■ Instructions to follow: Reproduce word for word the passage of the camera forum post below, from "I am trying" to "am beside myself.".

07-02-2019 07:22 AM
we purchased the Canon EOS 80D a couple months ago and still learning how to use it.
We need an image, 2 foot x 4 foot, for a project we are doing.
I took photos using the raw resolution option and the photos are 28,000-34,000 kb, if that matters.
I am dealing with a salesman who knows as much as I do about photography and is asking questions about the images.
I am asking him if he can put me in contact with their department who deals directly with the photography because I don't know those answers.
I feel like I am in Limbo and I need some assistance.
I am trying to Google search all types of questions and just cannot find the answer, it's confusing to me.
I work very long hours at my job and cannot take a few minutes out to figure this out, I'm an operating room nurse working ten hour days (besides lunch and I take a nap during that time) and my focus needs to be there. When I have a few minutes I've been trying to figure this out. I've been at it for almost a month and I am beside myself.
I know I should take a class to learn all this, but I can't even keep up with the day to day regular stuff.

■ Record set:
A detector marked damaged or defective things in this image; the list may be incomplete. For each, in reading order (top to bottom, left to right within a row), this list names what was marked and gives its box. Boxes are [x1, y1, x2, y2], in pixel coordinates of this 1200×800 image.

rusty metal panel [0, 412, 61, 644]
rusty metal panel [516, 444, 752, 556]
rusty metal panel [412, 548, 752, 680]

...

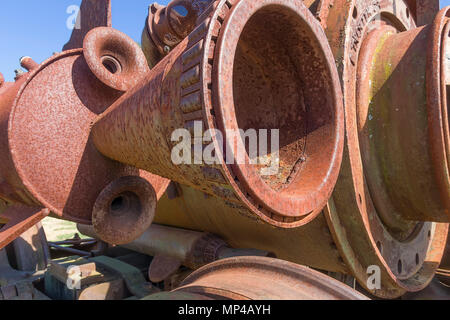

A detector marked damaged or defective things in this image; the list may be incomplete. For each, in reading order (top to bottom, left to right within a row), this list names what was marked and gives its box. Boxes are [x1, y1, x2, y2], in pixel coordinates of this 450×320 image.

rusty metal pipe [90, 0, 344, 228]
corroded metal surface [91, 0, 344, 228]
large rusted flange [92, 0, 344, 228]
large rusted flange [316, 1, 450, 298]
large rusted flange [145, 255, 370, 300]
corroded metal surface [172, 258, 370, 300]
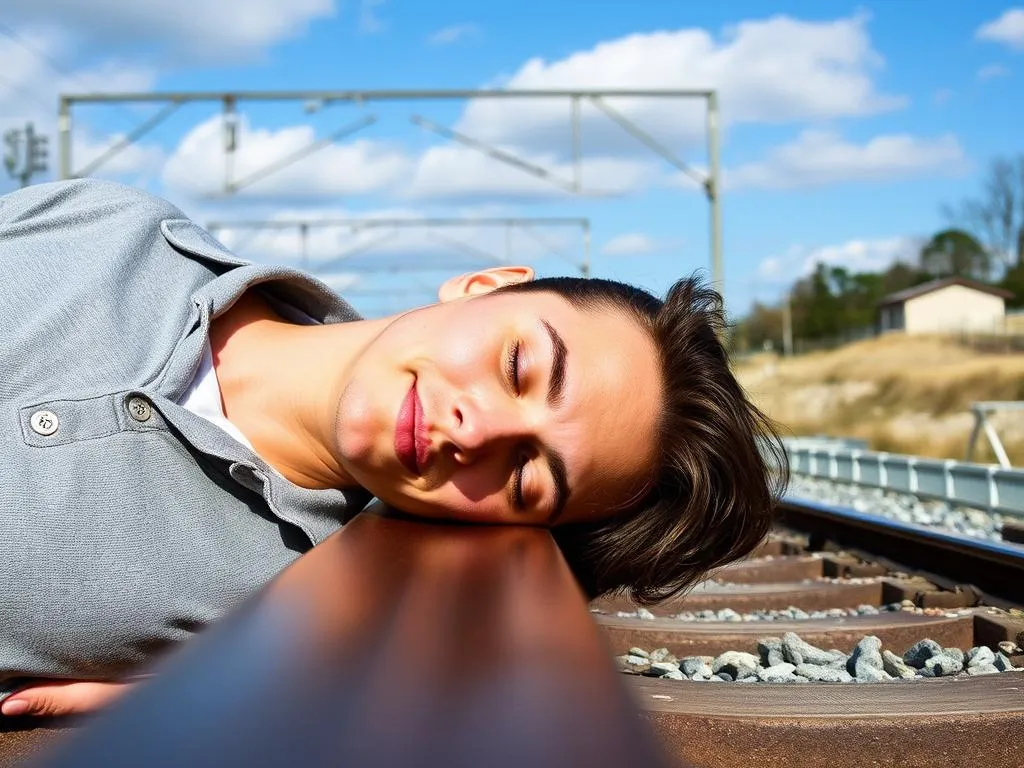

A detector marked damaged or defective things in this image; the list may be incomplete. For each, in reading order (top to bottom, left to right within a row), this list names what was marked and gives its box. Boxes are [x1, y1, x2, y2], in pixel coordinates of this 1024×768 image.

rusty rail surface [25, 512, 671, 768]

* * *

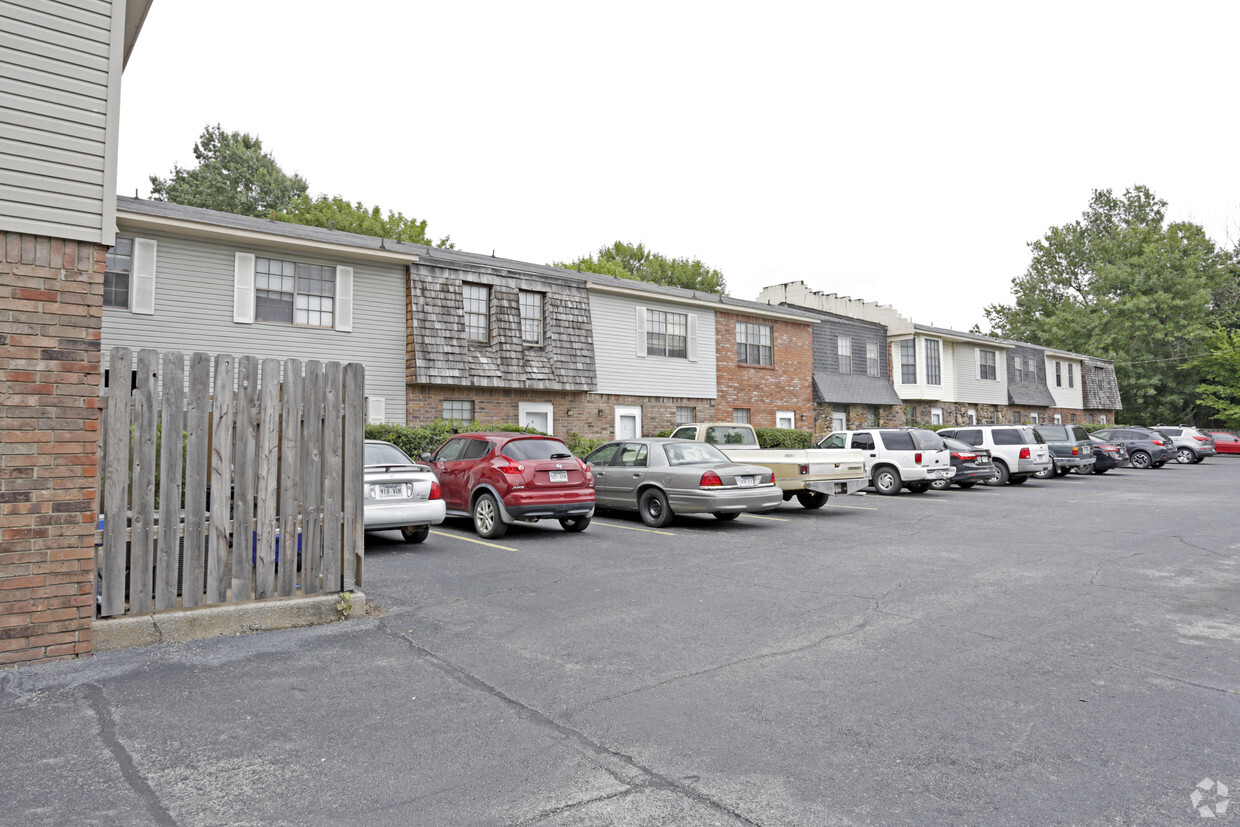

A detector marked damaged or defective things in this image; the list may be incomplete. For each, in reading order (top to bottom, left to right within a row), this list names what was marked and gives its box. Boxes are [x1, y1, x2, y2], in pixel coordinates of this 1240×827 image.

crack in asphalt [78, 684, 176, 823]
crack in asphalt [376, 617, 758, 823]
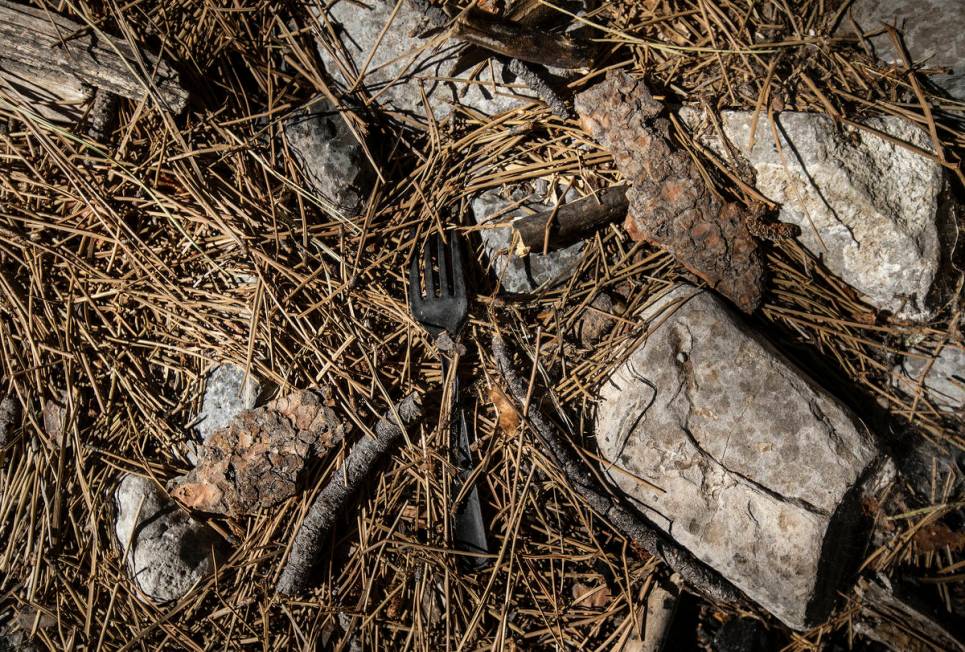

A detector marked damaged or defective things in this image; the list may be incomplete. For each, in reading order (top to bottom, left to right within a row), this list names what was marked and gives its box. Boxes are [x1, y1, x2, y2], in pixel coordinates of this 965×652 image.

■ The completed task:
I am trying to Google search all types of questions and just cannot find the answer, it's confusing to me.
I work very long hours at my job and cannot take a few minutes out to figure this out, I'm an operating room nurse working ten hour days (besides lunch and I take a nap during that time) and my focus needs to be there. When I have a few minutes I've been trying to figure this out. I've been at it for almost a month and I am beside myself.